As the project grows, we need to scale to multiple processes. At this point, having cached data in the memory is not feasible anymore. Therefore, we need to switch to a different storage (I usually go with Redis). All we need to do now is to implement a different storage based on Redis and replace the memory cache that we have.

Meet flow

Dependency injection in Javascript shines the brightest when using together with a static type checking system. Flow happens to be one.

All we need is to define an interface for our dependencies, for example, the cache storage interface can be

interface CacheStorage {
  set(key: string, value: any, ttl?: number): Promise<any>,
  get(key: string): Promise<any>,
  del(key: string): Promise<any>
}

// and the cache
module.exports = function(storage: CacheStorage) {
  return {
    ...
  }
}

Having any is a bad practice but for the sake of simplicity, I am not going to define all the types.

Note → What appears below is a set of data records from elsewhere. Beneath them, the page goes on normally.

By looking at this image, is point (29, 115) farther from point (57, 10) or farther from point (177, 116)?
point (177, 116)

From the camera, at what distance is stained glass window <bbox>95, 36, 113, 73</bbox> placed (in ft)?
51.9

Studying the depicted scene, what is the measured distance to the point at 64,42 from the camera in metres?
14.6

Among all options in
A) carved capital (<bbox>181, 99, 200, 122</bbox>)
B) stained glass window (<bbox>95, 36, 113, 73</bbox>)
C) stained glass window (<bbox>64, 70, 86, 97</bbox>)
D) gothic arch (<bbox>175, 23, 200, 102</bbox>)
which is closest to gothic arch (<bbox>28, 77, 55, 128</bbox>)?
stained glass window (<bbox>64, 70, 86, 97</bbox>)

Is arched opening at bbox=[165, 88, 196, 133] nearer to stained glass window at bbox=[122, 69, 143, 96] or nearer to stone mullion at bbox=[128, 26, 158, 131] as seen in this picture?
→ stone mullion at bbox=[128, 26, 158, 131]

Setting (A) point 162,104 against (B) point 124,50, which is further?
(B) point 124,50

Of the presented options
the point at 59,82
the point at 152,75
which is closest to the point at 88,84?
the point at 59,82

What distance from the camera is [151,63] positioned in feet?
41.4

Using flow also solves the problem mentioned in the testing section when we introduce new methods. When an implementation doesn’t meet its interface, flow will complain.

Final thoughts

Just like with pretty much everything else, dependency injection is no silver bullet. Using it correctly will lead to a clean and flexible architecture while doing it wrong will lead to an unnecessarily complicated architecture. I usually start with something simple to quickly deliver, then while I have a better picture of what I want to build, I will start putting stuff to where they should be.

Dependency injection alone doesn’t make much of a difference in the Javascript world due to the lack of types. However, when used with a static type checking like Flow, it really shines. I personally don’t like Flow that much, their error reporting is always a mystery, but it does the job.